Approximately 35% of revenue came from the U.S., which was down 10.4% sequentially and up 3.0% year over year. Novellus is very strongly positioned here and should see improvement as market conditions improve.
Europeaccounted for the remaining 12% of revenue, which was flat sequentially sequentially and down 32.1% year over year.
Sequential fluctuations in revenue from different geographies is not that indicative of Novellus’ performance, since a certain amount of lumpiness is natural given the high-value low-volume equipment that it sells.
Orders were up 26.4% sequentially and down 30.1% year over year. In the last quarter, Novellus saw its orders touch $286.9 million. Backlog increased 4.6%. Novellus did not mention the lead time, so we assume that it remained at 12-16 weeks, slightly higher than the normal 12-week range.
The pro forma gross margin for the quarter was 46.8%, down 145 basis points (bps) from the previous quarter’s 48.2% and at the higher end of the guided range of 46% (+/- 1%). Novellus’ long-term target of 52-54% seems very far away right now and given that the semi capex market is likely to remain depressed, there may not be much improvement until the back half of 2012.
Operating expenses of $89.2 million were down 3.6% sequentially and 6.0% year over year. The operating margin was 15.2%, down 282 bps from 18.0% recorded in the previous quarter and down 1,113 bps from 26.3% reported in the year-ago quarter. As a percentage of sales, all expenses except R&D increased both sequentially and year over year. R&D was flat sequentially after increasing very significantly in the previous quarter.
Novellus reported pro forma net income of $30.8 million or a 10.9% net income margin, compared to $50.5 million or 16.5% in the previous quarter and $94.3 million or 24.5% in the year-ago quarter.

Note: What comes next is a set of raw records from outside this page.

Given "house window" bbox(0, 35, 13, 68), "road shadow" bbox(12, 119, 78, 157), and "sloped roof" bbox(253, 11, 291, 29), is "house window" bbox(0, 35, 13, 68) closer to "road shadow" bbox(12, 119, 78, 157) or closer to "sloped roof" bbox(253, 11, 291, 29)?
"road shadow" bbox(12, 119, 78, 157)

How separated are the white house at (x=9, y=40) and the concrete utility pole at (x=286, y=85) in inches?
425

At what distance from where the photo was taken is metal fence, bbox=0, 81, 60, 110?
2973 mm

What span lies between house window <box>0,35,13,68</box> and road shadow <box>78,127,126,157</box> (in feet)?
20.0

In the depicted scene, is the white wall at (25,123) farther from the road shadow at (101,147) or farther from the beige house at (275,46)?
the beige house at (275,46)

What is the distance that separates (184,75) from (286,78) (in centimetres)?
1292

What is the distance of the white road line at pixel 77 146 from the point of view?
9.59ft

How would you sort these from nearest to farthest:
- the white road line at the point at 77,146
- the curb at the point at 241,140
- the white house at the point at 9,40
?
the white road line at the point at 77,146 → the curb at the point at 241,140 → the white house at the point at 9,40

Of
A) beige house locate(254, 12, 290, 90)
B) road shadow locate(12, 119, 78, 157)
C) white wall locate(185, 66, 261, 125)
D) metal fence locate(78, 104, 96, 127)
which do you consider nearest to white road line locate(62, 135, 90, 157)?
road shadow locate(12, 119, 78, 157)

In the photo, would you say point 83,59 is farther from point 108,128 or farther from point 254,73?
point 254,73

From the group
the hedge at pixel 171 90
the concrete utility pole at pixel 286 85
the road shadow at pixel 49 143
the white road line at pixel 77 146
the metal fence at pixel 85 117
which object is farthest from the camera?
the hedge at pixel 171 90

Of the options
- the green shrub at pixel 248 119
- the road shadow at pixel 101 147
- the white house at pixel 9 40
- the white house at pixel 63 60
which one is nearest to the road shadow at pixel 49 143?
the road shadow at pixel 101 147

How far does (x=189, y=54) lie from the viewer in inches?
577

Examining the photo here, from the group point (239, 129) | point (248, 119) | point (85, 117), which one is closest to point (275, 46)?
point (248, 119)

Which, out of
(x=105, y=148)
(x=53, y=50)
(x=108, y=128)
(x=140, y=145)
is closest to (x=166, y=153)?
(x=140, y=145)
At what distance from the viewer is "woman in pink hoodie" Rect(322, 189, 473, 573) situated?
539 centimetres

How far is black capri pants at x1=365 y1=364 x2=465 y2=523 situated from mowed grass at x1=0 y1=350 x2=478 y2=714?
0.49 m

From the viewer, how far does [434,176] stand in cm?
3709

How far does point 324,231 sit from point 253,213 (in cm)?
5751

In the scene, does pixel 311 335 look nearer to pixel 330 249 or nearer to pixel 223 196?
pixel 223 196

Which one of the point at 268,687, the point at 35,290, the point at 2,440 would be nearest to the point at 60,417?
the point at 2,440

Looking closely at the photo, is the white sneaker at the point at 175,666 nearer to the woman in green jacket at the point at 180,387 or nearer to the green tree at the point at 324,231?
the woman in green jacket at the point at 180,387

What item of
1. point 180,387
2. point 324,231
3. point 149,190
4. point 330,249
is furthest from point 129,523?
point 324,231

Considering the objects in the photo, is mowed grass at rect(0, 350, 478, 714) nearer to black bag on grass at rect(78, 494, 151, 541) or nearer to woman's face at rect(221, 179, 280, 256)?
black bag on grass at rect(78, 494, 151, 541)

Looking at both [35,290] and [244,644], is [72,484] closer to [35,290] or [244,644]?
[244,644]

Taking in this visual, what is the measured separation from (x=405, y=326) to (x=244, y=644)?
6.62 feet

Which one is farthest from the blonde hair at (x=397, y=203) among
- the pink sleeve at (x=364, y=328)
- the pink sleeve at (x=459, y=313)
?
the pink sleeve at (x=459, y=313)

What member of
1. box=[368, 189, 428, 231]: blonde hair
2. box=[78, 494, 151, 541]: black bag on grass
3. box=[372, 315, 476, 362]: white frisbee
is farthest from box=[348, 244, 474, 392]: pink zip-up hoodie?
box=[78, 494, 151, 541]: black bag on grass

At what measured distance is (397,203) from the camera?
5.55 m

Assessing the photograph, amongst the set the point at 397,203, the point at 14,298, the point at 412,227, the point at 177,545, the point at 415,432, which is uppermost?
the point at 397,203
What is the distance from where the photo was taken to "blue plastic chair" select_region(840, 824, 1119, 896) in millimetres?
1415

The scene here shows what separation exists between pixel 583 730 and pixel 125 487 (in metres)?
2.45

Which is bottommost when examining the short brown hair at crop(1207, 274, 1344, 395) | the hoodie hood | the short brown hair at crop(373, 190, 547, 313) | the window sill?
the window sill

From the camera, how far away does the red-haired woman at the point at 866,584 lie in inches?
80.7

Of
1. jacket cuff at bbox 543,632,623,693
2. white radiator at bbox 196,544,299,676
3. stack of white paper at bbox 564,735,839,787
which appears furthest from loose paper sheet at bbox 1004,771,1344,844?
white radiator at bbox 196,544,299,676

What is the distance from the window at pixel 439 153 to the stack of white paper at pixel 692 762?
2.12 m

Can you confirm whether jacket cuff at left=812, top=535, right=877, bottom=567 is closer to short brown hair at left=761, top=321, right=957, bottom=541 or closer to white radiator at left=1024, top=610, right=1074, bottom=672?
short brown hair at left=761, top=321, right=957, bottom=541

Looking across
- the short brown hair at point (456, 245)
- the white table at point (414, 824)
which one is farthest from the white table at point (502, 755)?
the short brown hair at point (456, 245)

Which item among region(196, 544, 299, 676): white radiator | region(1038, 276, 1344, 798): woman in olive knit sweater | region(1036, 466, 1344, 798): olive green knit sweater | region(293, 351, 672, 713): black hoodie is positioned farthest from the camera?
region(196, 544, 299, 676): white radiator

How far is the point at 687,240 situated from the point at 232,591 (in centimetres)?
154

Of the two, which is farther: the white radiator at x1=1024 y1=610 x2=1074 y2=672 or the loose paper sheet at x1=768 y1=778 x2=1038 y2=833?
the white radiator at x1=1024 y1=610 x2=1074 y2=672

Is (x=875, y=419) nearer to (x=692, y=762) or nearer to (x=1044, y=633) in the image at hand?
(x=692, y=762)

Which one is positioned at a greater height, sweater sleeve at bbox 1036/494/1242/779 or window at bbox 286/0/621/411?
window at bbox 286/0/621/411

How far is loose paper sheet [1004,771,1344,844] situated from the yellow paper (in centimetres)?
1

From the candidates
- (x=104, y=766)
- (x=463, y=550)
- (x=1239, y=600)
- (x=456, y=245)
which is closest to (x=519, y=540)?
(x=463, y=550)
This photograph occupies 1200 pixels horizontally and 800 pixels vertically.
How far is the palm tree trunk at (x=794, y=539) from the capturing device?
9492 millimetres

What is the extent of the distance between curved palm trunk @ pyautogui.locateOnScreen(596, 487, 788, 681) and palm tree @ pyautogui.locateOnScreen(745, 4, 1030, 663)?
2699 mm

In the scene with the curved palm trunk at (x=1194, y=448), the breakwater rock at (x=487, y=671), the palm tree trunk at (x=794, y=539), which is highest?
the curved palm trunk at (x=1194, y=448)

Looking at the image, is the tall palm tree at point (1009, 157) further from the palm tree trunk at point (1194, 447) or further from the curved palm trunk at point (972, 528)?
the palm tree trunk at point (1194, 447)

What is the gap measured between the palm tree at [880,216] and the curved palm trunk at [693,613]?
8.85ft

Including restructuring charges, a one-time gain from the trial with Linear Technologies (LLTC - Analyst Report), gain on the sale of an IAG building, merger-related costs and the associated tax impact, the GAAP net income was $38.5 million or 56 cents a share compared to $51.1 million or 73 cents in the September 2011 quarter and $81.5 million or 89 cents a share in the December quarter of 2010.
Inventories were down 1.4%, with inventory turns going from 2.9X to 2.8X. Days sales outstanding (DSOs) went from 66 to 61. Novellus ended with cash and short term investments of $918.7 million ($13.80 per share), up $182.1 million during the quarter. In the last quarter, Novellus generated $84.7 million in cash from operations, spending $10.0 million on capex and $9.4 million on share repurchases.
For the first quarter, Novellus expects orders to be up 20-30%, with shipments coming in at $300-330 million. Revenues are expected to grow 6-17% to $300-330 million, much better than street expectations of around $288 million. As a result, gross margins will go up to 47% (+/- 1%).
Based on a tax rate of 10% (+/- 2%) and a share count of 76 million, the GAAP earnings are expected to come in at 71 to 86, including a one-time tax benefit of 21 cents. Therefore, the non-GAAP EPS of 50 to 71 cents is much better than the Zacks Consensus of 50 cents.
Novellus’ fourth quarter results were better than expected, due to stronger demand from both foundry and logic customers. Management appeared optimistic on account of the upcoming PC refresh cycle driven by the adoption of solid state drives for notebooks. Novellus expects these trends, along with 3D NAND and mobile DRAM to drive demand at both logic and foundry customers.
While the increase in orders is welcome at any time, the more encouraging takeaway was the growth in backlog, which saw double-digit declines in the two preceding quarters.
Add to this, the company’s strong market position, and broad exposure to both Asian and U.S.-based manufacturers. We think this positioning will play a key role in 2012 and beyond.
We therefore have a short-term (1-3 months) Strong Buy recommendation on the shares.